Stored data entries
**********
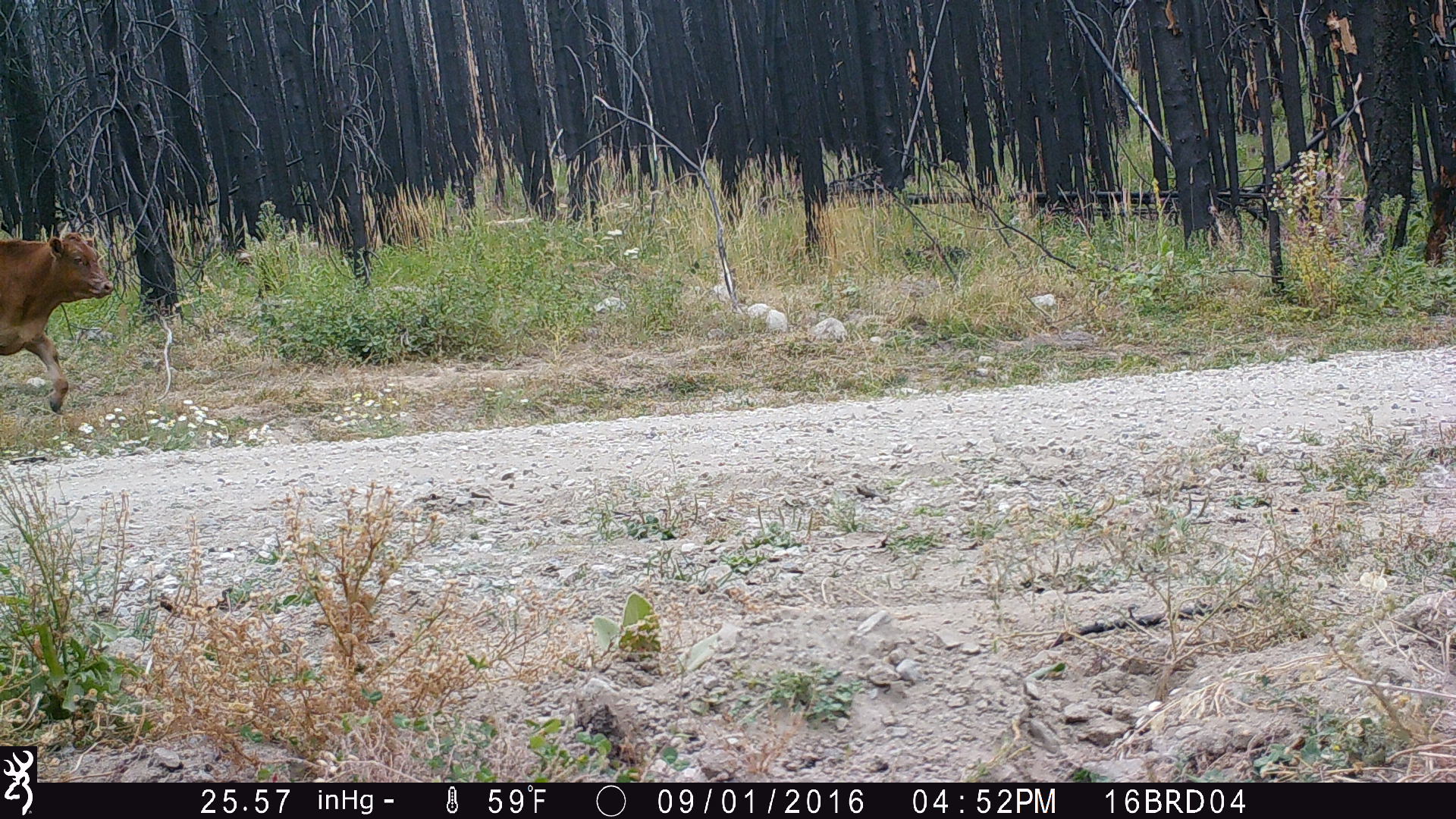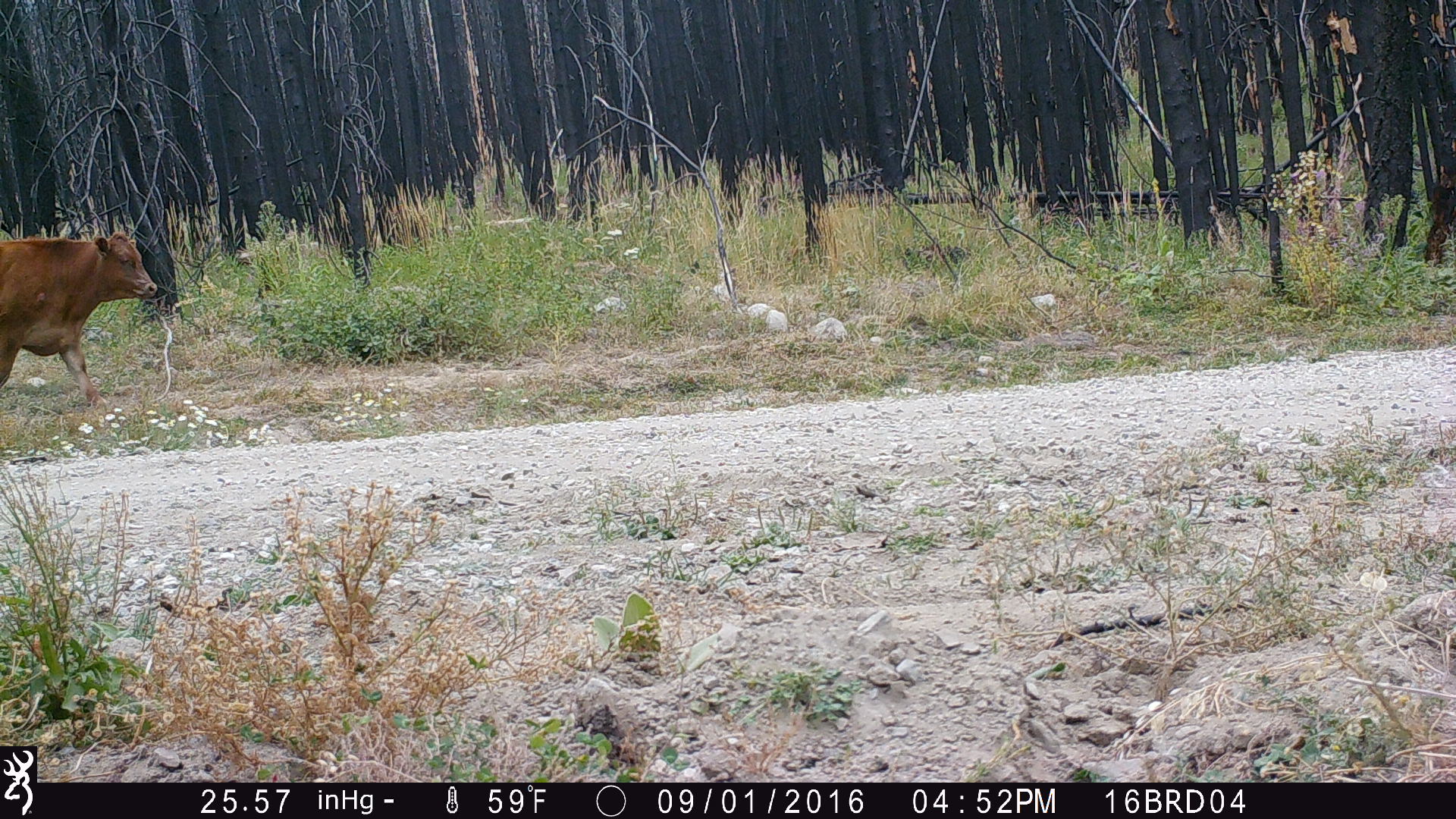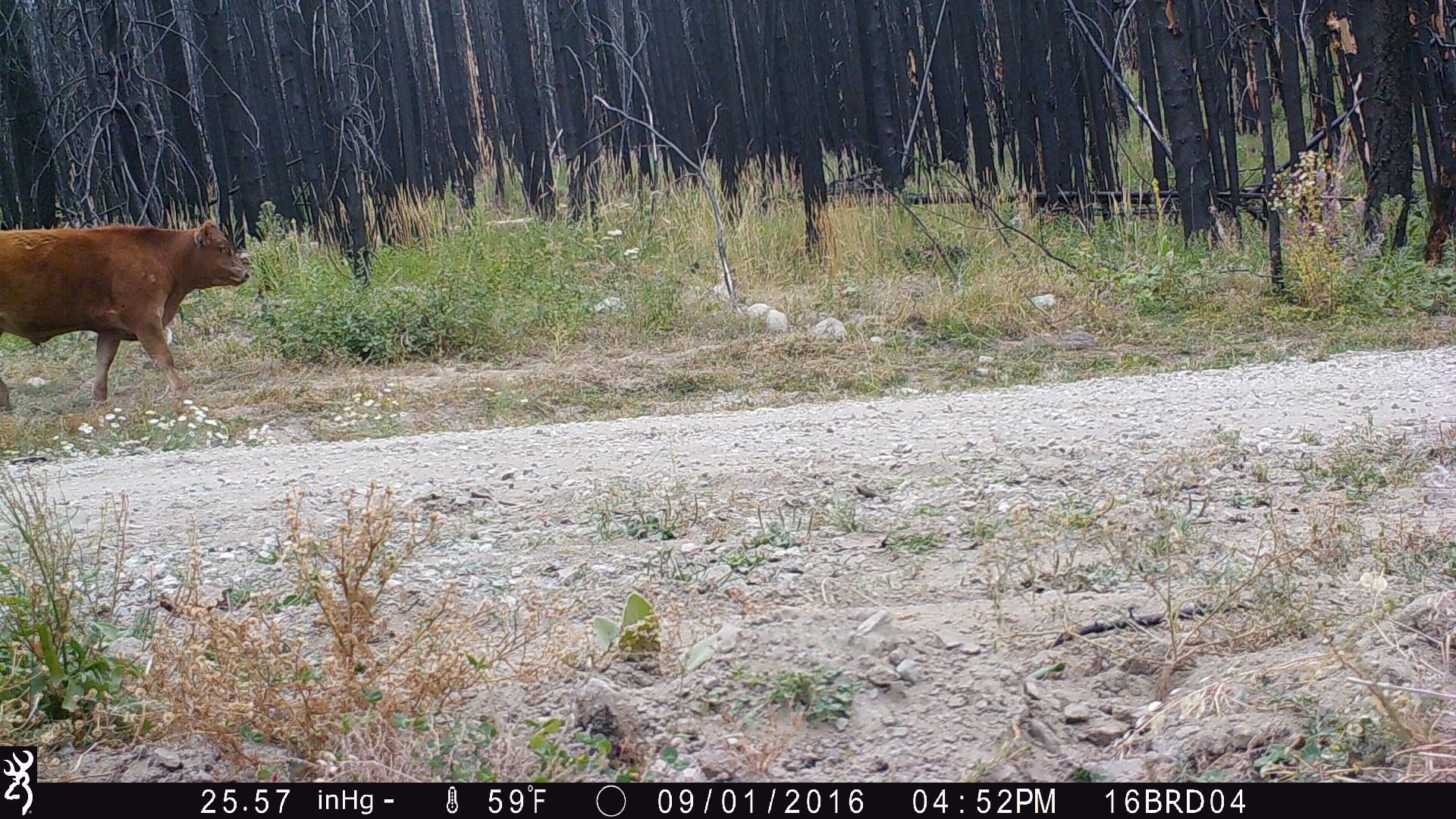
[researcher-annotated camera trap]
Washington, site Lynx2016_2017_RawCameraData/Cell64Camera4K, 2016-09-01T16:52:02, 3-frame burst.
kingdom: Animalia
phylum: Chordata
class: Mammalia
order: Artiodactyla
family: Bovidae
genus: Bos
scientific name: Bos taurus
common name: domestic cattle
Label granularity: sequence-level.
**********
▸ **WHAT THE TASK ASKS**: Retype the records above exactly. Leave the pictures out.

▸ **ANSWER FOR THIS EXERCISE**:
[researcher-annotated camera trap]
Washington, site Lynx2016_2017_RawCameraData/Cell64Camera4K, 2016-09-01T16:52:02, 3-frame burst.
kingdom: Animalia
phylum: Chordata
class: Mammalia
order: Artiodactyla
family: Bovidae
genus: Bos
scientific name: Bos taurus
common name: domestic cattle
Label granularity: sequence-level.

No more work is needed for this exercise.